Mobile and South Alabama reentered the Navy shipbuilding business when Austal USA located to the Port City in 1999. Since then, the company's workforce of 2,800 -- which is growing by the month -- has made a name for itself by not only turning out eye-catching, fast-moving ships for the US Navy, but also for its safe and efficient shipbuilding methods.
On May 3, 2012, I was invited to "authenticate the keel" for Austal's third joint high speed vessel (JHSV-3) during the official keel-laying ceremony. This all-aluminum catamaran design (twin-hulled) troop transport ship will be over 300 feet long when completed. The keel-laying actually marked the beginning of final assembly for the vessel, which is comprised of 43 separate modules, 32 of which are currently being built.
Austal -- working with its partner contractor, General Dynamics, which is responsible for onboard electronics -- has two contracts to produce ships for the Navy, including an order for ten JHSV's. The first JHSV, the USNS Spearhead, recently completed its initial testing in the Gulf of Mexico, and the second JHSV, the USNS Choctaw County, which is still under construction, will be launched later this year.
This new class of ship will perform several roles for our military, including the transport of Navy combat forces, Marines, Seabees, Coast Guard Law Enforcement detachments, and Army personnel as well as equipment. It also has capability to support a helicopter and vehicles as large as an M1 Abrams tank.
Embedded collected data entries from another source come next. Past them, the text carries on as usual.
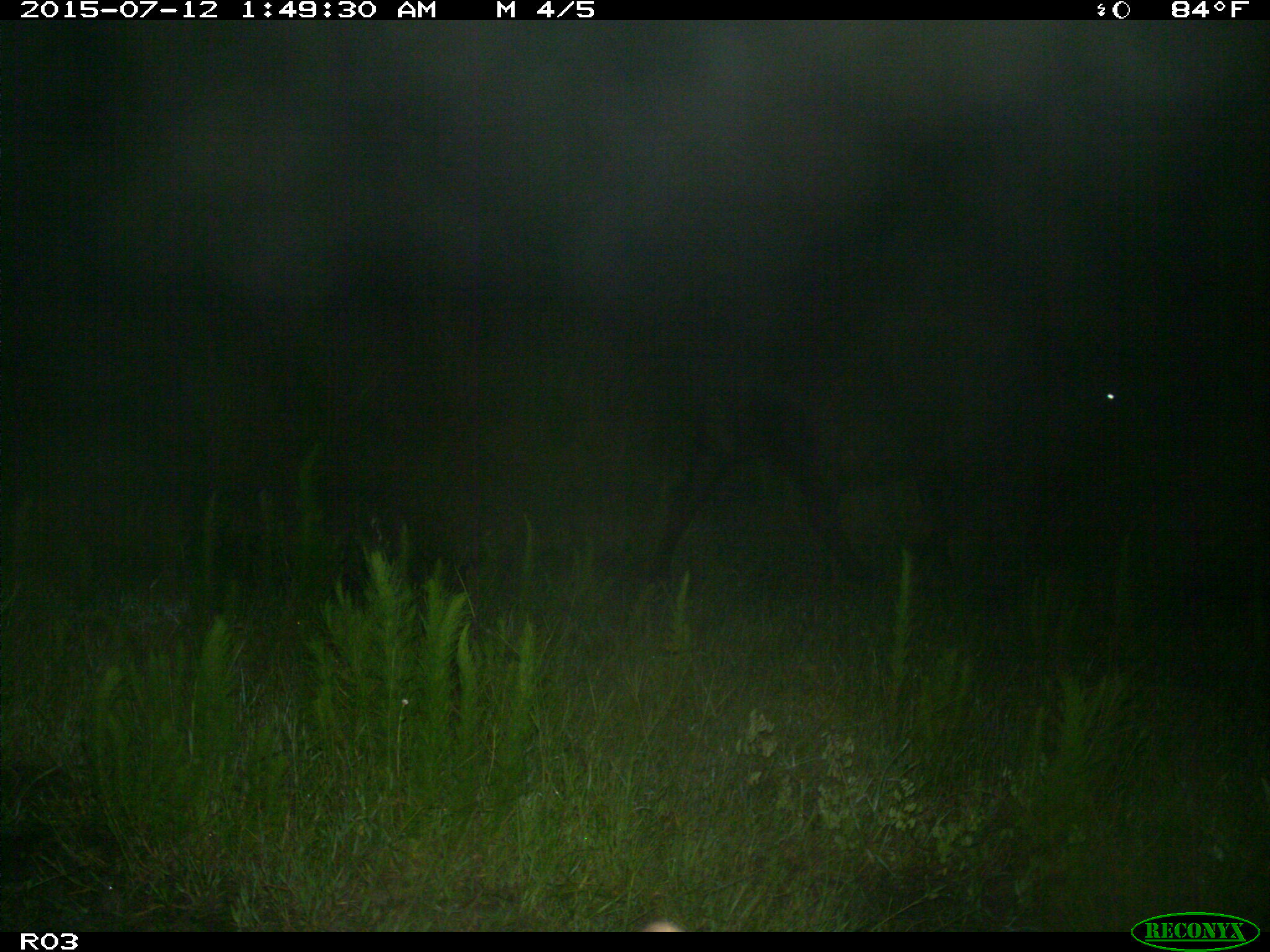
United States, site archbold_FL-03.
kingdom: Animalia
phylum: Chordata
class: Mammalia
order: Artiodactyla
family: Bovidae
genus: Bos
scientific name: Bos taurus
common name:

Austal is also hard at work building another new class of ship for the Navy -- the littoral combat ship (LCS). The USS Independence was commissioned in January 2010 and the USS Coronado was christened in January. The Navy is scheduled to purchase up to ten of the trimaran design (tri-hulled) aluminum shallow water ships from Austal but envisions a fleet of 55 LCS' upon completion of the program. Lockheed Martin also builds an LCS in Marinette, Wisconsin for the Navy, but their ship is based upon a different, more traditional steel hull design. Austal's LCS is immediately recognizable for its high-tech, stealthy appearance.
Austal's Mobile River shipyard is distinctive not just for its size, but also for the way it builds ships. It employs a modular assembly line, fabricating sections of the ship in the rear portion of the yard, which are then brought forward to the river front assembly bay for final assembly and launch.
The company's innovative ship manufacturing process has not only attracted visits from the Navy brass, but also earned it honors for worker safety. For the fourth year in a row Austal has won the Shipbuilders Council of America Award for Excellence in Safety, garnered by member shipyards with the lowest rate of recordable workplace injuries.
Austal's LCS and JHSV lines will play important roles in the Navy's new missions in combating piracy and responding to threats along the coast, as well as ferrying troops and equipment to distant battlefronts.
As Austal turns out more ships for the Navy, its shipyard will expand and its workforce is expected to nearly double, making it one of the largest employers in Southwest Alabama.